◆ **Passage given**:
# Are ONO and Chipsi shavings okay for hedgehogs??



## ILuvHedgies

Hi, I just wanted to know if the ONO shavings brand and the Chips shavings brand are alright for hedgehogs, hope I get an answer soon...thanks!


----------



## ashh51191

I'm not familiar with either of the brands, what type of material is used in the shavings? I've also heard a lot of people like fleece liners as they're easy to clean, cheaper, and don't harbor mites or cause dry skin, you can find a link to get some on this forum....


----------



## ILuvHedgies

Oh okay, thanks for the reply. I don't know what materials the shavings are made of though but here's a picture of the Chipsi shavings: http://www.google.com.ph/imgres?q=Chips ... YcfGFLA6mz but I can't really find a picture of the Ono shavings.


----------



## Christemo

I believe they're pine shavings, which are a no.


----------



## LarryT

The link posted will not show for me.


----------



## ILuvHedgies

Here's a picture of the ONO shavings (it's the only picture I found):
http://www.google.com.ph/imgres?q=ONO+s ... http://www


----------



## Christemo

No. The first are pine, and the second are scented.

◆ **Exercise instructions**:
(1) From the hedgehog bedding thread, set down the text starting at "# Are ONO and" and ending at "an answer soon...thanks!".
(2) List every distinct username that posts in the hedgehog bedding thread.
(3) Rewrite the paragraph of the hedgehog bedding thread that begins "I'm not familiar with either of the brands" as a short bulleted list that keeps its main facts.

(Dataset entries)
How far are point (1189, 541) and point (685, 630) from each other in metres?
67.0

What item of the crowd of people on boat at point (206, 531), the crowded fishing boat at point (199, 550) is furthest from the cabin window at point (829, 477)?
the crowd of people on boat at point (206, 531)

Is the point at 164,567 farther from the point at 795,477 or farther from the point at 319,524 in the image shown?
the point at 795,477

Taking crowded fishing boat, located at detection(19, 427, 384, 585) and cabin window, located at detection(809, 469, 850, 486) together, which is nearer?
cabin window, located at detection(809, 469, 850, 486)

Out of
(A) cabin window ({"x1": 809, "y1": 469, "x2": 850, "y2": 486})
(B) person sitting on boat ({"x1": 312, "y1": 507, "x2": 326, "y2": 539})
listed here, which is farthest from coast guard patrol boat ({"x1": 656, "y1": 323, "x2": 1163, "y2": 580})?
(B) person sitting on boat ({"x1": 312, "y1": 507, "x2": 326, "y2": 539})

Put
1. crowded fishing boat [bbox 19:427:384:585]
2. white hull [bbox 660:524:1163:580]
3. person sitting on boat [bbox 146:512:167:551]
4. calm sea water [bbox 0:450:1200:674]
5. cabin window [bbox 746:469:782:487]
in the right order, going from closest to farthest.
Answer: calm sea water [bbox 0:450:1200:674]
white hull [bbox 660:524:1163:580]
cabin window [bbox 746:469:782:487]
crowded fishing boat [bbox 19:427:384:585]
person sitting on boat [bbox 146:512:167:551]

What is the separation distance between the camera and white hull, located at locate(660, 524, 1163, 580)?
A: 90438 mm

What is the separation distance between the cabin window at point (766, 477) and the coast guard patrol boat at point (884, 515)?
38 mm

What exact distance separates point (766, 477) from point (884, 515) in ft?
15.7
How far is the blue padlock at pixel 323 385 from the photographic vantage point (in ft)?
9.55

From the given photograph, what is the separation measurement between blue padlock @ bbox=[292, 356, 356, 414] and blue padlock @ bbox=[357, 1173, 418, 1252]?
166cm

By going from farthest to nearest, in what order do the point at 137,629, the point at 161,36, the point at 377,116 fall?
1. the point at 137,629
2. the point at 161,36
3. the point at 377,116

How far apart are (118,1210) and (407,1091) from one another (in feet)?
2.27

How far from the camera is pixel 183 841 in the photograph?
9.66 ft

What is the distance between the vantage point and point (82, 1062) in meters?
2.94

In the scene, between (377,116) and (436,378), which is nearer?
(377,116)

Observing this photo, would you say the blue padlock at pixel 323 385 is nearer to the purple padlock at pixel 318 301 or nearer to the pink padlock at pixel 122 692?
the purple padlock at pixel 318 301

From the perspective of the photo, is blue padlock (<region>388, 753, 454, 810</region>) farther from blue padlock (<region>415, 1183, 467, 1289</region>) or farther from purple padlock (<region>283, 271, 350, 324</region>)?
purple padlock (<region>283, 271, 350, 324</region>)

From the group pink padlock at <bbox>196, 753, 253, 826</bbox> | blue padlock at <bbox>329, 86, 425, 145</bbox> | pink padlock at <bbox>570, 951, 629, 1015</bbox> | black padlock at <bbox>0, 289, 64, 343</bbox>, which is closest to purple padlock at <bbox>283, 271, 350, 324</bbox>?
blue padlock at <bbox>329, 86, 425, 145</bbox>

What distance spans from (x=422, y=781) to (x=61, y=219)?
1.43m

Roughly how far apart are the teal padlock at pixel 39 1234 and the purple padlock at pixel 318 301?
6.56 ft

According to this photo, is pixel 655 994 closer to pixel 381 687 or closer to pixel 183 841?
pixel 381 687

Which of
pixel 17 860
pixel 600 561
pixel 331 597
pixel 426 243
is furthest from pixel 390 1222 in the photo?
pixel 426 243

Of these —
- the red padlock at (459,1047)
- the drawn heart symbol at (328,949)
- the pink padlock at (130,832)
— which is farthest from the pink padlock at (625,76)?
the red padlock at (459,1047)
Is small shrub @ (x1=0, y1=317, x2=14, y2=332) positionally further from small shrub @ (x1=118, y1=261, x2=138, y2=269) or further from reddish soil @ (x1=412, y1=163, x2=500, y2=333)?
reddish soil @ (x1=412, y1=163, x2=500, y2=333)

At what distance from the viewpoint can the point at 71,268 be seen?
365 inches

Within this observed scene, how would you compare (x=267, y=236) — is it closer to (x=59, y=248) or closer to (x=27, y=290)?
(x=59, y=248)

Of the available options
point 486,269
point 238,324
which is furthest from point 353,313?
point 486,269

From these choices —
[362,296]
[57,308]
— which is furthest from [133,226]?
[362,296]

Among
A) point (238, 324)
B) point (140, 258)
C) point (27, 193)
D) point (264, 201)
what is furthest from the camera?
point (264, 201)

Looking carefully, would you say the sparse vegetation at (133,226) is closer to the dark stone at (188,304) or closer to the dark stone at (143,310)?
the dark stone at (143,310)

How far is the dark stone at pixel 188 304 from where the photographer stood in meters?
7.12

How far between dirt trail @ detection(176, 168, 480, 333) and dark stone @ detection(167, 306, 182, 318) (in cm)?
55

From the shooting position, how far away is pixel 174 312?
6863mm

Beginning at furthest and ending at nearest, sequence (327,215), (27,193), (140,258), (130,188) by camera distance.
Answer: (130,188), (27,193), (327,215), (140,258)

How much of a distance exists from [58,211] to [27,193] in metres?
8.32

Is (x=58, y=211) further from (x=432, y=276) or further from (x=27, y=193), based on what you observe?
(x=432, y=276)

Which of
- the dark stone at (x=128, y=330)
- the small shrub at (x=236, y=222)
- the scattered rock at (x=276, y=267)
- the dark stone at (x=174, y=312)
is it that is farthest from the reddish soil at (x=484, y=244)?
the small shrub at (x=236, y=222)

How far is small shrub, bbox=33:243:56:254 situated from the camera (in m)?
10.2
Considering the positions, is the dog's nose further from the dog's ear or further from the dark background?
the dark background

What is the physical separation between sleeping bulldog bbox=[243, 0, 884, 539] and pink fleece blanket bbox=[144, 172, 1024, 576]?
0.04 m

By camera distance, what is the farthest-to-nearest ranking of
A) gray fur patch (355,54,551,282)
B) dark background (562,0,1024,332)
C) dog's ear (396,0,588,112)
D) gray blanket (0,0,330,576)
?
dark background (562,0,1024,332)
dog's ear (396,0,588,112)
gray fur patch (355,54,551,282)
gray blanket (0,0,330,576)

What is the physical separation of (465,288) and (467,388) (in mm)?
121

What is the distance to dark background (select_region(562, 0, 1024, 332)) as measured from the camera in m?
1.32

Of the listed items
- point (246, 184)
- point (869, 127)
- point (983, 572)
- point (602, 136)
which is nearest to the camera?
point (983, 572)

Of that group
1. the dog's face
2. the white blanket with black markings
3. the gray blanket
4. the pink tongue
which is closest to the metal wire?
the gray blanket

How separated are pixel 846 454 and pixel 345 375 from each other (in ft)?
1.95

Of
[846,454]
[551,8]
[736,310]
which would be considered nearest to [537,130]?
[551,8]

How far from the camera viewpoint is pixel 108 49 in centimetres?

◆ **Responses in order**:
(1)
# Are ONO and Chipsi shavings okay for hedgehogs??



## ILuvHedgies

Hi, I just wanted to know if the ONO shavings brand and the Chips shavings brand are alright for hedgehogs, hope I get an answer soon...thanks!

(2) ILuvHedgies, ashh51191, Christemo, LarryT

(3)
- Not familiar with either brand; asks what material the shavings are made of.
- Many people like fleece liners because they are easy to clean, cheaper, and don't harbor mites or cause dry skin.
- A link to get fleece liners can be found on the forum.